[Start of Excerpt to read]
Deep Reinforcement Learning

Bandits

Julien Vitay

Professur für Künstliche Intelligenz - Fakultät für Informatik

Outline

  1. n-armed bandits

  2. Sampling

  3. Action selection

    1. Greedy action selection

    2. \epsilon-greedy action selection

    3. Softmax action selection

    4. Optimistic initialization

    5. Reinforcement comparison

    6. Gradient bandit algorithm

    7. Upper-Confidence-Bound action selection

  4. Contextual bandits

1 - n-armed bandits

Evaluative Feedback

  • RL evaluates actions through trial-and-error rather than comparing its predictions to the correct actions.

    • RL: evaluative feedback depends completely on the action taken.

    • SL: instructive feedback depends not at all on the action taken.

  • Evaluative feedback indicates how good the action is, but not whether it is the best or worst action possible.

    • Associative learning: inputs are mapped to the best possible outputs (general RL).

    • Non-associative learning: finds one best output, regardless of the current state or past history (bandits).

n-armed bandits

  • The n-armed bandit (or multi-armed bandit) is a non-associative evaluative feedback procedure.

  • Learning and action selection take place in the same single state.

  • The n actions have different reward distributions.
[End of Excerpt to read]
→ **Given request**
Translate this sentence from the lecture notes on bandits into French: "Learning and action selection take place in the same single state."
[Start of Recorded information]
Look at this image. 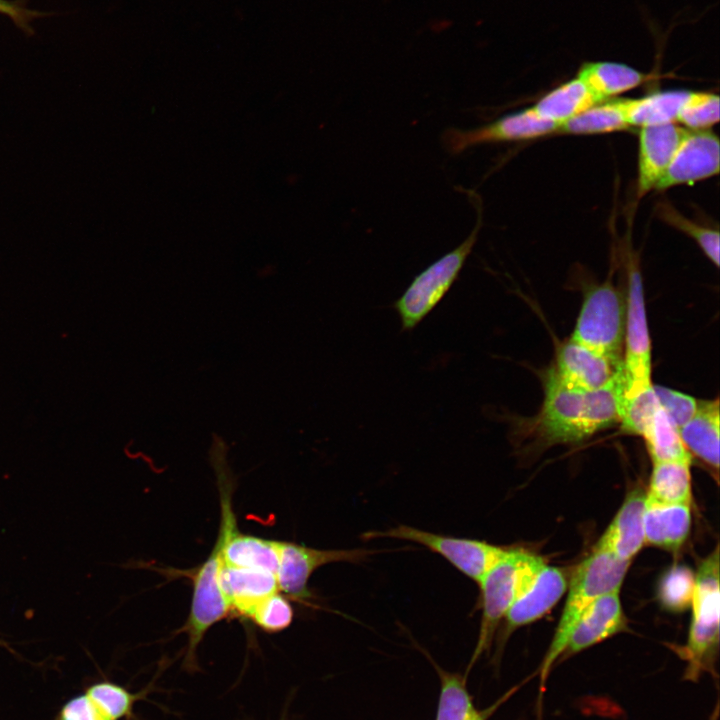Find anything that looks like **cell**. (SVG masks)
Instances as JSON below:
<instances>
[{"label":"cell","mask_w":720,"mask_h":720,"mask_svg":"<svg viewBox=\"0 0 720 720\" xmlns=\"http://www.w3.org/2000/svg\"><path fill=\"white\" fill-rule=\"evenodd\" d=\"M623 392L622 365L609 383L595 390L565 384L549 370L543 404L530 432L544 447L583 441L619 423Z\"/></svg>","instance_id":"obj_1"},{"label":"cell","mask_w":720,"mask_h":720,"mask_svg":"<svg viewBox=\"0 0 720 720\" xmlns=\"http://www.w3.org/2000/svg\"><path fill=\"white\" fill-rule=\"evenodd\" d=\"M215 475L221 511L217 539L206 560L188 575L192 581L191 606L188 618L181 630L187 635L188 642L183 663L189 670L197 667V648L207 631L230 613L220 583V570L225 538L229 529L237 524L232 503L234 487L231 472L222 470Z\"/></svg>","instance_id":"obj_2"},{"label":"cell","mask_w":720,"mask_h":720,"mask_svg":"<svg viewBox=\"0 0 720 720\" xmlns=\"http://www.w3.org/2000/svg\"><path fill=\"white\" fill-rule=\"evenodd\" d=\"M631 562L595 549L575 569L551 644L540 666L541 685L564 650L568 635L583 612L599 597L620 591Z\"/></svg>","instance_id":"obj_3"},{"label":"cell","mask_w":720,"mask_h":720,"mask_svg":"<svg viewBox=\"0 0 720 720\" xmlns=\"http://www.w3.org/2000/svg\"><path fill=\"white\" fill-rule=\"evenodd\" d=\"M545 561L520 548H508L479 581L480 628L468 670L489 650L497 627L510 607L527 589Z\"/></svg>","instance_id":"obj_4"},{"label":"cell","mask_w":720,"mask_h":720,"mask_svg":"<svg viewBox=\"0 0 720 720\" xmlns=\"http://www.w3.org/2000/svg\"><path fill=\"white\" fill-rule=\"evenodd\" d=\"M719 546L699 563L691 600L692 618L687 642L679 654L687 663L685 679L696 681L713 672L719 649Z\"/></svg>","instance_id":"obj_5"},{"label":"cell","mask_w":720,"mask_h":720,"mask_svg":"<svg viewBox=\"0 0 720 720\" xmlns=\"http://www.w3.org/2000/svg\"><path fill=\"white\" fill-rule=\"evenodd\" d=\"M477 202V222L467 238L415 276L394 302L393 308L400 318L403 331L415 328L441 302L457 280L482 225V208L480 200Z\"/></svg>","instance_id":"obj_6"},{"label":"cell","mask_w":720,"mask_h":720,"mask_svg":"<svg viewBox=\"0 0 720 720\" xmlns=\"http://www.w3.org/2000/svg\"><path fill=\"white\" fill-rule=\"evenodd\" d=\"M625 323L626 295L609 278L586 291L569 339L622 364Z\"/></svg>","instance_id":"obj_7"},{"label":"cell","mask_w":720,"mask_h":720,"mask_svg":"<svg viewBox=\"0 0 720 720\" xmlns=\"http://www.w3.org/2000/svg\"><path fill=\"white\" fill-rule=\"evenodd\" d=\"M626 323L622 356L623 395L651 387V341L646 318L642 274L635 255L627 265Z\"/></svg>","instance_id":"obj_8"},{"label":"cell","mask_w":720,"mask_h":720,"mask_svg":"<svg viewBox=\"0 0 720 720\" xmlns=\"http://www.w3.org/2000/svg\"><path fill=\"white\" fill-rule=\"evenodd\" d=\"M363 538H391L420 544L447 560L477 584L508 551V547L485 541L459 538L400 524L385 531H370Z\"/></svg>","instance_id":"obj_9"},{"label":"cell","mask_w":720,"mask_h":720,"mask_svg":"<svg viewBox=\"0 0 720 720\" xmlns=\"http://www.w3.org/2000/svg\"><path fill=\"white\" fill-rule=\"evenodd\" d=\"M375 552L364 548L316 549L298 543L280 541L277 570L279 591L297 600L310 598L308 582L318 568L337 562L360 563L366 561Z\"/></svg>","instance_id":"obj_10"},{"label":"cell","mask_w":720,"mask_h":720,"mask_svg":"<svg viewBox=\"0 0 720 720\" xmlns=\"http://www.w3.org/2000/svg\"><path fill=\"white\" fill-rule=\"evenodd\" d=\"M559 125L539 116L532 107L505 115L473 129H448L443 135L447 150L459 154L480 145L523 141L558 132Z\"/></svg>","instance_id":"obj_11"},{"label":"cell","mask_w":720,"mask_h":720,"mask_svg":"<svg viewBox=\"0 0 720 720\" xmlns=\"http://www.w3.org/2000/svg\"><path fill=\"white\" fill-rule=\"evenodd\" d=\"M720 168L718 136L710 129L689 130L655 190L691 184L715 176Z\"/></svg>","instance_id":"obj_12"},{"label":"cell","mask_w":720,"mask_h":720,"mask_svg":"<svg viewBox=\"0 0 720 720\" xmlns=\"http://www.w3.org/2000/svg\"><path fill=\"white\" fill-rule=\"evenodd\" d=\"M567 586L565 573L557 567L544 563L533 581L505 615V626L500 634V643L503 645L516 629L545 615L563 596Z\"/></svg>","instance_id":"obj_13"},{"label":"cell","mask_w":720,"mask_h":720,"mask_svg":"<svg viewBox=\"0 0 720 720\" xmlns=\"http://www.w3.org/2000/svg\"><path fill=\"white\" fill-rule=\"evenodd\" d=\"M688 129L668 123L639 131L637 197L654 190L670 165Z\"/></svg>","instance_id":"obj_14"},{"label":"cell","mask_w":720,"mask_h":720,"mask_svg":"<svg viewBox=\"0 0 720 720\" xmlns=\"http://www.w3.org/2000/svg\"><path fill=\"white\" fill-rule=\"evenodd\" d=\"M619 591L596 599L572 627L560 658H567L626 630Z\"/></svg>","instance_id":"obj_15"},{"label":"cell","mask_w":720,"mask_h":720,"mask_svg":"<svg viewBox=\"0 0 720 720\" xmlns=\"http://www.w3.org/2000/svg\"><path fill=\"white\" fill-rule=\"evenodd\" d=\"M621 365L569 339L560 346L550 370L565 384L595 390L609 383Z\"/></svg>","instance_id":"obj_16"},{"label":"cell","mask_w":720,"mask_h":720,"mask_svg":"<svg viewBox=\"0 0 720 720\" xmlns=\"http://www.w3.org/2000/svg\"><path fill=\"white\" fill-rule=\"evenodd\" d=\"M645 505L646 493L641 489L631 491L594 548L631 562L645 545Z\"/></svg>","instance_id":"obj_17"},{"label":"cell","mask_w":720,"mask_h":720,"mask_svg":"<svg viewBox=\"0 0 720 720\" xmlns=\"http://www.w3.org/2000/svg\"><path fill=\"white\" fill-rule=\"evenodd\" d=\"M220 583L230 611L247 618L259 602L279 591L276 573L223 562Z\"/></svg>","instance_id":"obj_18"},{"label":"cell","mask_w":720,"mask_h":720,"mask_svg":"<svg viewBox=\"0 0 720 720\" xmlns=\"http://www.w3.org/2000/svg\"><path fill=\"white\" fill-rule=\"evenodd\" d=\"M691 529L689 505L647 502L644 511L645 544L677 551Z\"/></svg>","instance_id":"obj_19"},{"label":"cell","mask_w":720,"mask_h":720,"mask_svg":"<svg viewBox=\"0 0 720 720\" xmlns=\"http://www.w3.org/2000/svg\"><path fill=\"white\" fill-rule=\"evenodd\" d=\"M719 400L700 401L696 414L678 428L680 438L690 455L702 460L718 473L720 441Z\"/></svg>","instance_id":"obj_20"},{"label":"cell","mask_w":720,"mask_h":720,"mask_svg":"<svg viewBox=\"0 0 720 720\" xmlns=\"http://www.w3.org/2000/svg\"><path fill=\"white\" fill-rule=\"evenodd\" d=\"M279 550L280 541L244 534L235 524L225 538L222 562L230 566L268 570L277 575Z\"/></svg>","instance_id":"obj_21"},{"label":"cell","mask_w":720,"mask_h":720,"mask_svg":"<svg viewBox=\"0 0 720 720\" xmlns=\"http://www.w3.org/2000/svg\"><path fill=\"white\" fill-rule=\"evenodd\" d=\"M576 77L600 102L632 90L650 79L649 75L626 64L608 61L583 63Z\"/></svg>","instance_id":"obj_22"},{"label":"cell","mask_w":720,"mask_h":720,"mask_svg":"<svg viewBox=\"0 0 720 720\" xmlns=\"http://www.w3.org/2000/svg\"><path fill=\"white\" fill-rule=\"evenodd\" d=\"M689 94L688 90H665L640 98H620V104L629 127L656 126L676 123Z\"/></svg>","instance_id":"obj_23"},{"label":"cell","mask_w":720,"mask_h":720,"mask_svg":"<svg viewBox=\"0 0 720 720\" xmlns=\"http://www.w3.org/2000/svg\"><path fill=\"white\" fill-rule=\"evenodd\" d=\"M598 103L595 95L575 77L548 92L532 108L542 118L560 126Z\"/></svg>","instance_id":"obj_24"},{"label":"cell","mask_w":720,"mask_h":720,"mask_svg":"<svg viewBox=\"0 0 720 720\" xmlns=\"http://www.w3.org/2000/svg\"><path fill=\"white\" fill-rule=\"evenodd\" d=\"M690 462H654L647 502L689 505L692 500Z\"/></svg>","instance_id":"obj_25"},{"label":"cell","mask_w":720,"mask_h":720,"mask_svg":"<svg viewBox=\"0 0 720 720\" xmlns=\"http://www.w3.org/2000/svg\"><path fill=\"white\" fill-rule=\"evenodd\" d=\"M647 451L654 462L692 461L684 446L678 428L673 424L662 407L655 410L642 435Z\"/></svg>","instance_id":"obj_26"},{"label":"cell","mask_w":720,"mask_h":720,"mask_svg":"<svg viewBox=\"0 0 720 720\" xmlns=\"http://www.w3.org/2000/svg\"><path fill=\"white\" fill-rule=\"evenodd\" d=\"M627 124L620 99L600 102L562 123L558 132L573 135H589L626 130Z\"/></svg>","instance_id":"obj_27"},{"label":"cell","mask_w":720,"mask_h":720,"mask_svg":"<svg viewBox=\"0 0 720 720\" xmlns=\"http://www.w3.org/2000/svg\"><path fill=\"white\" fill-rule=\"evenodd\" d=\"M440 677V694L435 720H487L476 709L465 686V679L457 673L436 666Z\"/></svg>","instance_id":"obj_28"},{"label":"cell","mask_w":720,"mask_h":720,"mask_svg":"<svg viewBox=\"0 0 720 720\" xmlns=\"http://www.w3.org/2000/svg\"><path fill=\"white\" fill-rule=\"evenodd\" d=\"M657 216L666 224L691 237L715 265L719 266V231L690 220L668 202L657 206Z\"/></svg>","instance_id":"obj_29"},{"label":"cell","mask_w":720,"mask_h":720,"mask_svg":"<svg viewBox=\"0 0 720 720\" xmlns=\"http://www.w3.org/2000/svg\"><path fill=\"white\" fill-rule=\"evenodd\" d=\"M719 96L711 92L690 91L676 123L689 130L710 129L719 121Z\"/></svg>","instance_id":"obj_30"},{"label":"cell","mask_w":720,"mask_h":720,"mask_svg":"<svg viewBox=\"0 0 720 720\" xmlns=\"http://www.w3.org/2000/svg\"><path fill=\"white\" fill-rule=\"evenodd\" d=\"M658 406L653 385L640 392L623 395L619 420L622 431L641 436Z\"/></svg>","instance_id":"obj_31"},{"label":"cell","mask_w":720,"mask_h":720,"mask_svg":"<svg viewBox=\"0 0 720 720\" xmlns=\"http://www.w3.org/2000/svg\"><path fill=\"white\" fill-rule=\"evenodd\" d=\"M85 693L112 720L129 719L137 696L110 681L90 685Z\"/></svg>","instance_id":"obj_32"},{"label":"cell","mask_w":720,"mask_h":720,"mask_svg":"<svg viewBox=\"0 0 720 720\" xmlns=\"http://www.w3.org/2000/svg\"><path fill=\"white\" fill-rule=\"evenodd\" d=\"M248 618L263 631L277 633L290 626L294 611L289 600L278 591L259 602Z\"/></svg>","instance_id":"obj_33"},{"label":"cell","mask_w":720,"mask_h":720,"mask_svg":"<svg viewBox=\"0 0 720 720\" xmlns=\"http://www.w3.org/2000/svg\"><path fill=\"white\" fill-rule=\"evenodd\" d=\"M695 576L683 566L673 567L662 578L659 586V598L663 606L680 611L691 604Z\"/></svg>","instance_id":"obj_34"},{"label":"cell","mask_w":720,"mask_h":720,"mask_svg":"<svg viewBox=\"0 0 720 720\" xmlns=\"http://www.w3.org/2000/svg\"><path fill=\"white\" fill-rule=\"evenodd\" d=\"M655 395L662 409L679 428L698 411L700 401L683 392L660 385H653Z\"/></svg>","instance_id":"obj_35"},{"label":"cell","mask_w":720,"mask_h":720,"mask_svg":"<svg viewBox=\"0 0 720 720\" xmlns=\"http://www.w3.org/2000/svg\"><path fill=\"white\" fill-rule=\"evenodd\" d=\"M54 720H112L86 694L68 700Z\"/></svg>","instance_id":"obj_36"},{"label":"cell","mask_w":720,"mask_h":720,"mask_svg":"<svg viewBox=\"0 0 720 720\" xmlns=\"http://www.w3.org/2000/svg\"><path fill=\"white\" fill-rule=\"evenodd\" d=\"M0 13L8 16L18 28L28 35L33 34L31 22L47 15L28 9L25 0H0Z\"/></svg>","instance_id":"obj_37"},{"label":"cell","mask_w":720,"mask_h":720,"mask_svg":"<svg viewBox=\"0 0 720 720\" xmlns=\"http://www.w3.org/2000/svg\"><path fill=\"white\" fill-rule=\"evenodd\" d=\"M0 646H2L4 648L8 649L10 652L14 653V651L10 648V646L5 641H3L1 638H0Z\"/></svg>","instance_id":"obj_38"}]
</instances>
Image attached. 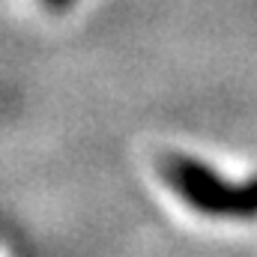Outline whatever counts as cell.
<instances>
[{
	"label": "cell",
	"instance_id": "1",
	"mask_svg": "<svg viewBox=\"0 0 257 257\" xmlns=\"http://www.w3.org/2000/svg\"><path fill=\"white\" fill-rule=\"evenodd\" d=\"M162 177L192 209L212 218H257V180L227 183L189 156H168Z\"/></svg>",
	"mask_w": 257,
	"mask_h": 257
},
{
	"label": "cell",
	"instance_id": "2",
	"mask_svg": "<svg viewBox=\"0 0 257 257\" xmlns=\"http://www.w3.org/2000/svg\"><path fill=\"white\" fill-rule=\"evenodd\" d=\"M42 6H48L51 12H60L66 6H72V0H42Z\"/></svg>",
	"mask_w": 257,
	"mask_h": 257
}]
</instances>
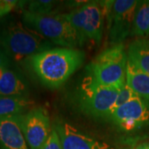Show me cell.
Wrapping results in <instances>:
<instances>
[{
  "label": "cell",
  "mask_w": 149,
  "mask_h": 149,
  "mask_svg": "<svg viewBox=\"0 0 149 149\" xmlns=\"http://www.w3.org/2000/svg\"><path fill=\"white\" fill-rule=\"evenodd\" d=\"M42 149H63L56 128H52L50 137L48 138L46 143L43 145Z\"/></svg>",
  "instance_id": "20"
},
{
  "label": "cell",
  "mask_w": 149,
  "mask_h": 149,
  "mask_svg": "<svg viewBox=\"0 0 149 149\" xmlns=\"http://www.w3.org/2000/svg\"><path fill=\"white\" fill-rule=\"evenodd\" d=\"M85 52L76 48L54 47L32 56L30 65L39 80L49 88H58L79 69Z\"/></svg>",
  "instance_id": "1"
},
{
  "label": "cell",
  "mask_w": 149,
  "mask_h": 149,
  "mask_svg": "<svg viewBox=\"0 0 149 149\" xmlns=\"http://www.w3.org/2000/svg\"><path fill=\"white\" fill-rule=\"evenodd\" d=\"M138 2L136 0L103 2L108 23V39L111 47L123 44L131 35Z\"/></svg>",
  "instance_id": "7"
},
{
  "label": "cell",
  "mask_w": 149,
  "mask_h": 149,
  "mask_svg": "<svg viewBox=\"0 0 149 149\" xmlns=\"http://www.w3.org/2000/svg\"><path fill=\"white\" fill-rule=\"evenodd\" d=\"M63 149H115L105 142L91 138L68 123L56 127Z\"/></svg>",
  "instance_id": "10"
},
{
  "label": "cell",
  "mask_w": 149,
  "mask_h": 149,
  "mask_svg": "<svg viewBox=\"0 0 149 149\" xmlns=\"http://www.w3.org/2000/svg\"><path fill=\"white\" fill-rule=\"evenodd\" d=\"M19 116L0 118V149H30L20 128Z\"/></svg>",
[End of Recorded information]
→ **Output**
L'apprentissage et la sélection des actions ont lieu dans le même état unique.